But as I said, Gmail is a simple example of cloud computing. Now let’s scale it up to what’s coming next: Software-as-a-Service.

SaaS treats software programs just like data storage: something that exists in the cloud, without you ever actually owning it. In the SaaS world, you can purchase software computing power like you purchase electricity, paying for however much you use without caring where it comes from or who provides it. Electricity is just electricity, after all. Now imagine treating your accounting function—or the HR department, or records management, or any other business function—exactly the same way.

In other words, cloud computing first let us virtualize IT infrastructure. SaaS lets you virtualize processes. It lets you virtualize people.

Think about that for a moment. Imagine a world where your corporate headquarters are in the United States, but you “purchase” management of your product specification data from an IT vendor in Canada. You might need twice as many people during the busy sales season in fall, and they won’t necessarily be the same people who handled your data the previous spring. You believe the IT vendor uses labor in South Asia to do the actual work, but you’re not entirely sure. And the data those people access? That’s on another server somewhere in Europe. They pull the data through the cloud to do the number crunching, and your vice presidents of sales and engineering monitor all that activity via reports coming through the cloud as well.

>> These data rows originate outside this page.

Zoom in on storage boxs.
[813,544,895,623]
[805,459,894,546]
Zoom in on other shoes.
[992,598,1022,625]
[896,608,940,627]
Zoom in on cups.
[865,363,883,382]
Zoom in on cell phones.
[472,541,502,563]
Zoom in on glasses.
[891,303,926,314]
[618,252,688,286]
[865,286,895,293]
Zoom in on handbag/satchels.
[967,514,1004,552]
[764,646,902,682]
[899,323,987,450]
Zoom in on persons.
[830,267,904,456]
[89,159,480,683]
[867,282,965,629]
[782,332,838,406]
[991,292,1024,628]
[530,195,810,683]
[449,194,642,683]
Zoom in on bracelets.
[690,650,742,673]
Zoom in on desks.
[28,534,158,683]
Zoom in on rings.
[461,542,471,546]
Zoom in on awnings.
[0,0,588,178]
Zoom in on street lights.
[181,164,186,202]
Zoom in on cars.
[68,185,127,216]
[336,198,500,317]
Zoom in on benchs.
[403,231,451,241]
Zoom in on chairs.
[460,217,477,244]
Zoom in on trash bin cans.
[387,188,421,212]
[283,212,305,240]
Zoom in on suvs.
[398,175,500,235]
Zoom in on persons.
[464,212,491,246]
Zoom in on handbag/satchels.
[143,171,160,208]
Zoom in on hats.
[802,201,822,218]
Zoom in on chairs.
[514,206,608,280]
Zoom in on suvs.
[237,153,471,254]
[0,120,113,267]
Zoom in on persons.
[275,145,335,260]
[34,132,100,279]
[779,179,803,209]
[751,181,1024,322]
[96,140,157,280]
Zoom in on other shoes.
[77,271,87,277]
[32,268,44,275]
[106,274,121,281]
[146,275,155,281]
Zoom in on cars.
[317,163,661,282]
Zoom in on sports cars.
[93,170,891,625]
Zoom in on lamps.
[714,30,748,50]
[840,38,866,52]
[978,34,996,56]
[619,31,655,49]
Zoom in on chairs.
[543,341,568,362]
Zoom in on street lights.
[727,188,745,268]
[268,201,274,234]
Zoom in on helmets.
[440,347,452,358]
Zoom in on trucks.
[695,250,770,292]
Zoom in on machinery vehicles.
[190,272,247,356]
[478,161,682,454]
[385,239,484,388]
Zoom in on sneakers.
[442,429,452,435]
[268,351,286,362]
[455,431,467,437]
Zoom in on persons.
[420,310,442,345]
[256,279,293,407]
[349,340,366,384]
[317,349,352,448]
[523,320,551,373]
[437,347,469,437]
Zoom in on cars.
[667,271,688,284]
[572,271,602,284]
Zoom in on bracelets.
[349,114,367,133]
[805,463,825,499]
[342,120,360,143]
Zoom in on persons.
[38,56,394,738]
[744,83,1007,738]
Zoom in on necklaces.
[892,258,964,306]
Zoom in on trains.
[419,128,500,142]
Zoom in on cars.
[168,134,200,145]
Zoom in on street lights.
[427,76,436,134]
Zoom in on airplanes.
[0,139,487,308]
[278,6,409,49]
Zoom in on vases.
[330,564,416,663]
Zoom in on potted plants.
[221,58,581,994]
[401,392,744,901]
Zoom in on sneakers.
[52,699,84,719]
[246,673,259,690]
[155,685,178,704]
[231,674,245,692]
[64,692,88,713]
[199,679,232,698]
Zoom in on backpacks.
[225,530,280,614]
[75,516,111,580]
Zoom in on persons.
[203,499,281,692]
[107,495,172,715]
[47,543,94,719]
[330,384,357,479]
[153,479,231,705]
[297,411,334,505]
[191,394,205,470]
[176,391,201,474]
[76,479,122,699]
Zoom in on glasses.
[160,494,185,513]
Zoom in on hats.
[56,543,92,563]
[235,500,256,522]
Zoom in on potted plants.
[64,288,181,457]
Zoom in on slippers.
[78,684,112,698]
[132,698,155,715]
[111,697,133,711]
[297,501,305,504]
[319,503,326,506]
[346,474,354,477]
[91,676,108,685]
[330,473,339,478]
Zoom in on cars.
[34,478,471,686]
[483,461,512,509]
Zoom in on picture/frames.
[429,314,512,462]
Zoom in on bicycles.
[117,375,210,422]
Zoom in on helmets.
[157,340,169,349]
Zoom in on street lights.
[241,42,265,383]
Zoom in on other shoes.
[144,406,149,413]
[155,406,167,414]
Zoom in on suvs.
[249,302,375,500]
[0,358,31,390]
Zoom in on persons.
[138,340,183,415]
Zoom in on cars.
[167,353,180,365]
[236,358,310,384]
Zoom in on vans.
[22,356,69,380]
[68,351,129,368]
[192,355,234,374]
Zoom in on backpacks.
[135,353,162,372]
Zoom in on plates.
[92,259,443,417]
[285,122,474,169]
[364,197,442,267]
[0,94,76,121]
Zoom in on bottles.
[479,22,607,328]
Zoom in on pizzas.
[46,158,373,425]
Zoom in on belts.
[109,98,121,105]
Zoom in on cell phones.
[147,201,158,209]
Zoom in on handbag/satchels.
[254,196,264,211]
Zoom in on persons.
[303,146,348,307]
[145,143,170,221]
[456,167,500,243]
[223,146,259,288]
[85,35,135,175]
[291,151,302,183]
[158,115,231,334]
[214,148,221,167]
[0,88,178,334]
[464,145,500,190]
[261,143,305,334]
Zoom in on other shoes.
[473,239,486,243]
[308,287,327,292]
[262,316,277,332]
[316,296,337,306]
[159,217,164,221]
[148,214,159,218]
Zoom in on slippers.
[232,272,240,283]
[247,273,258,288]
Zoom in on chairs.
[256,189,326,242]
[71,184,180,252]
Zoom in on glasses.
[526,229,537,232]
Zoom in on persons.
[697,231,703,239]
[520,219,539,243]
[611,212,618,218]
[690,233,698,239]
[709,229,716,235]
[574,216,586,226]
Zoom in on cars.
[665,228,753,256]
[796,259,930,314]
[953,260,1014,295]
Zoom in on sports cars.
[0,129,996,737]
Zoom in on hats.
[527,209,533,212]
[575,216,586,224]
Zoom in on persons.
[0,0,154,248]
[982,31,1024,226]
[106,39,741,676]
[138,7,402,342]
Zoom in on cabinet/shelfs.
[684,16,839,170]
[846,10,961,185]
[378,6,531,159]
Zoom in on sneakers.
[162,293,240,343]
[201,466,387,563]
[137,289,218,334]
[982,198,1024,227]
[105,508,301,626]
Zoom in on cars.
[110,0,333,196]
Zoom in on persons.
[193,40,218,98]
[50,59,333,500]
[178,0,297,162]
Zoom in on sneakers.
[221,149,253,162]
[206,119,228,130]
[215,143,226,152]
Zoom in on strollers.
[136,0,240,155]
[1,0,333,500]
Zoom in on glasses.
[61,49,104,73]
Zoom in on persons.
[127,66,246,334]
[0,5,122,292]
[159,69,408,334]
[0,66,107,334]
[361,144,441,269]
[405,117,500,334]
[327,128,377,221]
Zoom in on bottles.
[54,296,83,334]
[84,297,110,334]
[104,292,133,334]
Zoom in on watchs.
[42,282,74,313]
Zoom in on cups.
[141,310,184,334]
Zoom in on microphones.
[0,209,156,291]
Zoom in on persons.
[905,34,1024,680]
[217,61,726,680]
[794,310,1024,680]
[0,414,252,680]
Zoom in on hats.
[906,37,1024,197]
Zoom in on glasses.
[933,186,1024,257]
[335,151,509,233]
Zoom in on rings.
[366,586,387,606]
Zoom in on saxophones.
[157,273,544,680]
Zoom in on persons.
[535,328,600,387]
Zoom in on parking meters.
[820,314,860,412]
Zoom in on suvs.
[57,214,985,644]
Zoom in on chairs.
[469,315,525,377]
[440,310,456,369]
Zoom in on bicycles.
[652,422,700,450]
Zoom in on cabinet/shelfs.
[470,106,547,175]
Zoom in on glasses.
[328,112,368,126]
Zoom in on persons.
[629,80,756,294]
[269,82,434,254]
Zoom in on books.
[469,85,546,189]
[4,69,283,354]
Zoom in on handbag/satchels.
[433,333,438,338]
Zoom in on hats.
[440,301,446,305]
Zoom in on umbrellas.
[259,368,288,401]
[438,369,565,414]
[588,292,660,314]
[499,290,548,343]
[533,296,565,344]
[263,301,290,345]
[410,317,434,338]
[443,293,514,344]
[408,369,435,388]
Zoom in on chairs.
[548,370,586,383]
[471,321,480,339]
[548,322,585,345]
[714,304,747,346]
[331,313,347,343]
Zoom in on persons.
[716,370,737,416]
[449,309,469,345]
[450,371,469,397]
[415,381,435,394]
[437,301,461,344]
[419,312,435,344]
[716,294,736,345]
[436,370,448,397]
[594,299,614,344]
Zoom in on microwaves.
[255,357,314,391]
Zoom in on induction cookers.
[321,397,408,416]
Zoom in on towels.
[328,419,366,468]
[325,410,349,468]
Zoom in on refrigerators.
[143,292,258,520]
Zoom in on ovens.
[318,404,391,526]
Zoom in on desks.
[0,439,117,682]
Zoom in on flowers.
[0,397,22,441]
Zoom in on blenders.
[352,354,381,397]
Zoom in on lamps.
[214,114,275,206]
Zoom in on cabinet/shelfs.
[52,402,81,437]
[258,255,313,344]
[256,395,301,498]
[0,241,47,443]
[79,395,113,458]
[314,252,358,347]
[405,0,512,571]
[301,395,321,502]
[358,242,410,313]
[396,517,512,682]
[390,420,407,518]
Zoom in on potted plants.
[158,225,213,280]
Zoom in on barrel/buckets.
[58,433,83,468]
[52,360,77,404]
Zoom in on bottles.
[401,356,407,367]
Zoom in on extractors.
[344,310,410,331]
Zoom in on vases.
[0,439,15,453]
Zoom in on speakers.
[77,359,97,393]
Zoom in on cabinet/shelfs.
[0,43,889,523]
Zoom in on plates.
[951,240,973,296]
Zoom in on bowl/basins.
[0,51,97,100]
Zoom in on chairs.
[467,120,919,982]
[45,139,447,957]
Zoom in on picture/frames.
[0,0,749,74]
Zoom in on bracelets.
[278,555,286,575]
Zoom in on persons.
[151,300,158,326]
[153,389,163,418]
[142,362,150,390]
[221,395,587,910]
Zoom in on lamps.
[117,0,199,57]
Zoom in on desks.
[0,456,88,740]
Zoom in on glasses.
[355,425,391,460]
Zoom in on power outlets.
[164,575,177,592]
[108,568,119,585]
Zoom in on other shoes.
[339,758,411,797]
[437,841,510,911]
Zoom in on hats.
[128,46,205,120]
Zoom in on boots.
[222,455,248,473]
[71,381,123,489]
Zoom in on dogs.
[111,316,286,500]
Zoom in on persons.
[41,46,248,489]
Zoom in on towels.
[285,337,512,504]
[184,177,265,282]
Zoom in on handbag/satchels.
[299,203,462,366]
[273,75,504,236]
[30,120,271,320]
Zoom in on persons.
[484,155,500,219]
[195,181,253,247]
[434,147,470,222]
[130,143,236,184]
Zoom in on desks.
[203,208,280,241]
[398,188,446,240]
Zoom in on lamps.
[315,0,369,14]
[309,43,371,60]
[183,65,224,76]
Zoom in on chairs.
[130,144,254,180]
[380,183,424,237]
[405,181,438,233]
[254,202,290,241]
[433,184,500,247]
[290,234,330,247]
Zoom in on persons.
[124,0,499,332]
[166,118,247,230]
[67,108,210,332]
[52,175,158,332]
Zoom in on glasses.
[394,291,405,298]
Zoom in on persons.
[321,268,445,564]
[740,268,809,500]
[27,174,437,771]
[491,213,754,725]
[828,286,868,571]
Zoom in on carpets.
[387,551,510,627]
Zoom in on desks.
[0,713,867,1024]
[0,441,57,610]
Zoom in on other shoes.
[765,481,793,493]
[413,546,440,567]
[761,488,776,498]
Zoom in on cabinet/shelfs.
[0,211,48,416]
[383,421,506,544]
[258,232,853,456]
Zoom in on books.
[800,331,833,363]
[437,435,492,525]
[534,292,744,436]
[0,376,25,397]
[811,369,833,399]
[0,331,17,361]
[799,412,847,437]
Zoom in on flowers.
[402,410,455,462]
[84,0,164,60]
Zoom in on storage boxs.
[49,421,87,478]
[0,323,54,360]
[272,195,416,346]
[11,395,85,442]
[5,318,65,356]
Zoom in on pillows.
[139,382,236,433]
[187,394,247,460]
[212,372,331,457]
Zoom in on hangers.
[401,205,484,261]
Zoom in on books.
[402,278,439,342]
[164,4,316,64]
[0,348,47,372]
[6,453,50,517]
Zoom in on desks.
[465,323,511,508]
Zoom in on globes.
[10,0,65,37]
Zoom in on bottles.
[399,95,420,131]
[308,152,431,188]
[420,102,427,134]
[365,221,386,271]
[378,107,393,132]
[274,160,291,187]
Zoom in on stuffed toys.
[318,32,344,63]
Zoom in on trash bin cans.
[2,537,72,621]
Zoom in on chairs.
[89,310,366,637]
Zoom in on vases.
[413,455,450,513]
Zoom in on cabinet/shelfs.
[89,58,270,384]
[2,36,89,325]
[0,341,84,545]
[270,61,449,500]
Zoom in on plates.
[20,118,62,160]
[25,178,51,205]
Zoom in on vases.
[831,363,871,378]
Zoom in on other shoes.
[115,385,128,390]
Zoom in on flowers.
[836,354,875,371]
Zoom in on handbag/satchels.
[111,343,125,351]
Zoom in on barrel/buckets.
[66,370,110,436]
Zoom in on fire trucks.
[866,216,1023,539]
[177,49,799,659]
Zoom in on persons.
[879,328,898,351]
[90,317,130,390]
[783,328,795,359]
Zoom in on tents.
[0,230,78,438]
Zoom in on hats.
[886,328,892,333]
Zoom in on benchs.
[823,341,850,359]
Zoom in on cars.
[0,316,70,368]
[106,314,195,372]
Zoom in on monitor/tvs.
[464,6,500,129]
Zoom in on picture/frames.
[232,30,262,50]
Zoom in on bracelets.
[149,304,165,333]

Astute compliance officers should have a queasy feeling about cloud computing by now. Add a product recall into our hypothetical scenario outlined above, and imagine the litigation risks flying back and forth. Your customers will want to sue you, while you might chase the IT vendor, who at least in theory could try to hold his South Asian labor responsible—but good luck tracking down those culprits in India or Indonesia or the Philippines. And none of that will do much to sooth the board, staring at front-page headlines in the media.

Ah, you say, but we have a stellar compliance operation and have anticipated all this. That litigation risk is too high, so we keep all those functions in-house, where our IT and compliance departments can monitor everything. This would never happen at my company.

Well, let me add one more condition to our SaaS scenario above. Imagine your sales and engineering managers going online, finding a few SaaS vendors through a Google search, and purchasing those services with a credit card—all without ever telling the compliance department.

That is what SaaS represents: the ability to buy computing functions whenever you need them. One executive at a cloud vendor described this whole process as “the consumerization of buying software and storage applications.” That is, once upon a time, the IT department had to make those purchases because only the IT staff knew how to set up those computers and software programs to support your business processes. Now anybody can just buy business processes online, delivered through the cloud, without ever sparing a thought for the compliance department.

That’s something compliance executives should think about—quite a bit.